Can a mortgagee possessed property represent a good investment?
If mortgagee possessed properties are treated as a long-term investment, they may have potential to provide high rental yield for investors. On average, it is believed that these types of properties may provide a 7-8% rental return which can be attractive to many Australian investors as this can help you repay your investment loan.
Combined with rental yield, you should also consider the property’s potential to provide capital growth over time as well as any value-adding activities you can undertake to boost its value.
How do I locate mortgage possessed properties?
Lenders don’t usually advertise mortgagee-in-possession sales because it may reflect poorly on the lender’s ability to assess borrower’s serviceability and may harm their brand image.
However, you can contact local real estate agents or buyer’s agents who may have the resources to track down mortgage-in-possession properties on the market.
Frequently asked questions (FAQ) about mortgagees in possession
What happens if I fail to vacate my property upon request from the lender?
If you don’t vacate the property in accordance with Court Orders, the local Sheriff's office may intervene to remove occupants from the property.
Does the mortgagee in possession have to act in good faith?
Yes, the mortgagee is responsible for acting in good faith when taking possession of the property and initiating the sale. Reasonable care must be exercised to ensure that a fair price is achieved in accordance with local market conditions.
What are some ways that I can avoid the mortgagee taking my property?
- Refinance with a new lender
- Apply for mortgage variation ("repayment holiday")
- Consolidate debts
What if my lender is unwilling to negotiate my mortgage ter
If you feel that you’re at risk of having your property possessed by the lender, you should contact them directly to see if you can negotiate your mortgage terms. However, if they are unwilling to cooperate, you may want to consider refinancing your mortgage to another lender with more favourable terms, such as a more competitive interest rates, or the ability to take a ‘repayment holiday’ where required.
What’s a repayment holiday?
A mortgage payment holiday is a temporary period of time where your lender won't require you to make your regular monthly repayments, which can free up your cash flow and ease financial pressure.
To apply for hardship variation, you should contact your lender directly to discuss the process and paperwork involved. You may need to provide evidence for your hardship and proof of your current income to receive a mortgage holiday or repayment pause.
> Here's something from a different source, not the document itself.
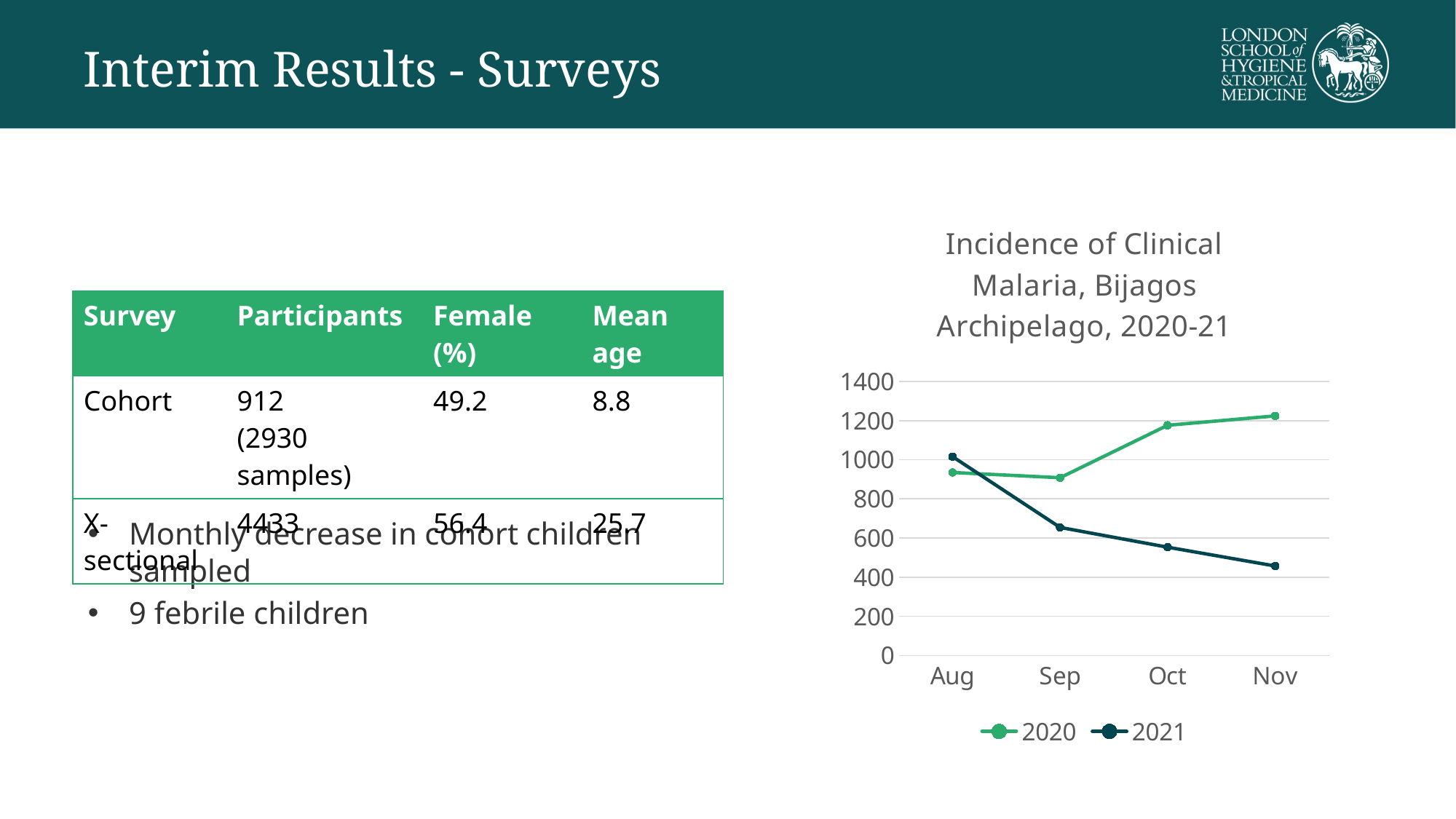
How many months are shown on the x axis of the chart? 4 In Oct, which series has the larger value, 2020 or 2021? 2020 What kind of chart is shown on the slide? line chart Is the value for 2020 in Nov greater or less than 1000? greater In which month is the 2021 series lowest? Nov Is the value for 2021 in Nov greater or less than 600? less In which month is the 2020 series highest? Nov How many series does the chart's legend list? 2 What is the title of the chart? Incidence of Clinical Malaria, Bijagos Archipelago, 2020-21 Is the value for 2021 in Aug greater or less than 800? greater Does the 2021 series rise or fall from Aug to Nov? fall In which month is the 2021 series highest? Aug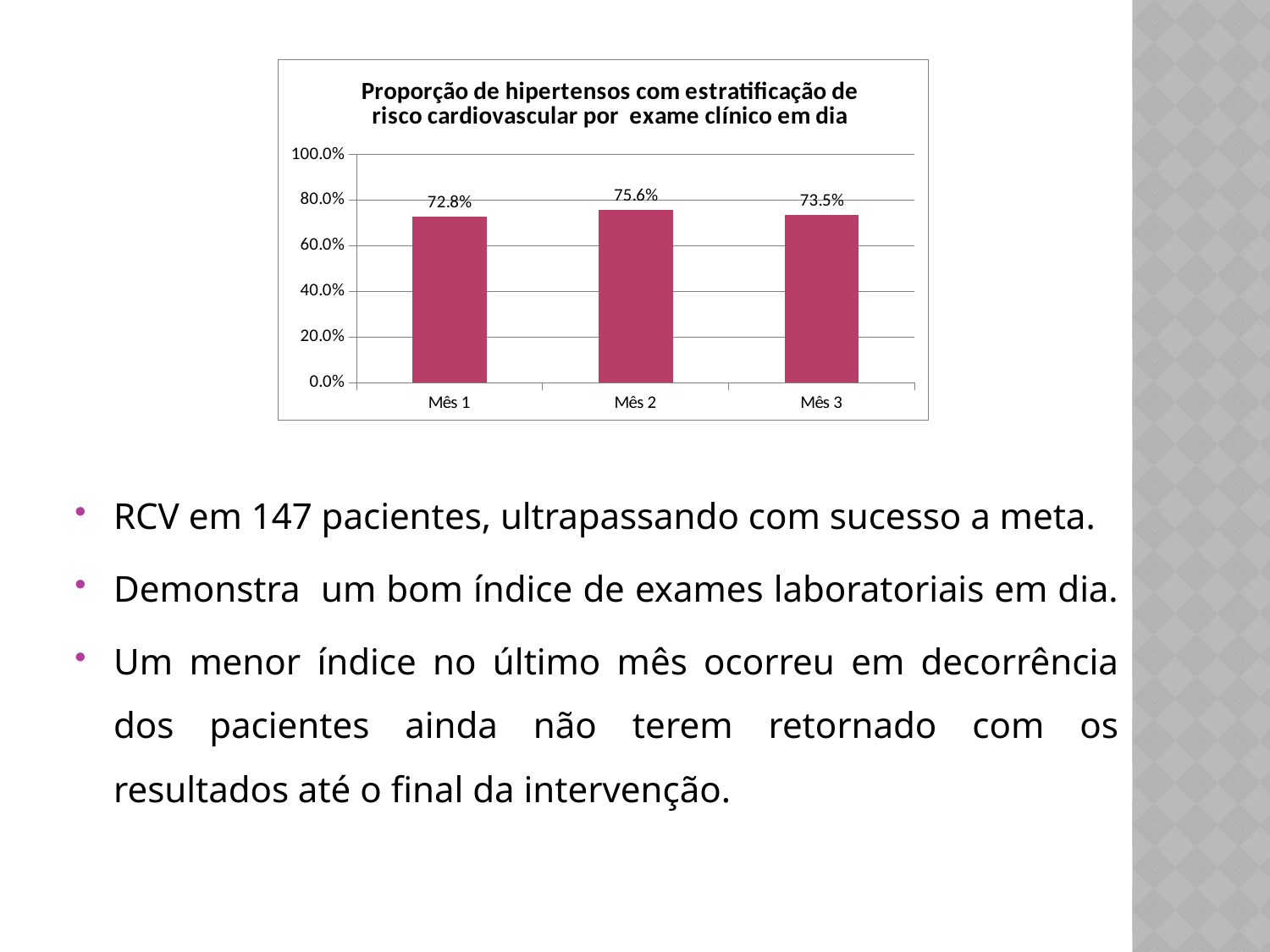
What is the value for Mês 2? 75.6% Which month has the lowest value? Mês 1 What is the title of the chart? Proporção de hipertensos com estratificação de risco cardiovascular por exame clínico em dia Which month has the highest value? Mês 2 What is the value for Mês 1? 72.8% What kind of chart is shown on the slide? bar chart What is the value for Mês 3? 73.5% How many months are shown on the chart? 3 Is the value for Mês 2 greater or less than 80.0%? less Which is larger, the value for Mês 1 or the value for Mês 3? Mês 3 What is the difference between the values for Mês 2 and Mês 3? 2.1% What is the difference between the values for Mês 2 and Mês 1? 2.8%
How long does it take for the lender to recover a defaulting borrower’s property?
The entire process can take 6-12 months, or even longer.
Are mortgagee sales a good thing?
There are negative connotations surrounding mortgagee in possession sales as they are generally sold for below market value and thus can put downward pressure on property values in the area. However, if investors or homebuyers are interested in purchasing properties in mortgagee possession, this can stimulate demand and maintain pricing within the area.
What happens if the property sells for less than what the borrower owes?
The repossession process is highly expensive for the mortgagee, particularly if it doesn’t have insurance for that particular mortgage and if the property sells for less than the amount in which the borrower owes. This is why the mortgagee may reflect these costs through higher fees.
Home owners who own a property which is sold for less than what is owed will see lenders activate their mortgage insurance policy, covering them from the shortfall. The home owner would then need to pay back the mortgage insurer.
As a buyer, what non-standard clauses should I look out for in the sale contract?
If you’re thinking of purchasing a property from a mortgagee in possession, you need to seek legal advice to review any non-standard clauses in the contract. These may include; the buyer’s acceptance of the property in its existing condition; no warranties; no disclosure of hazardous substances; no disclosure of structural defects, and many others.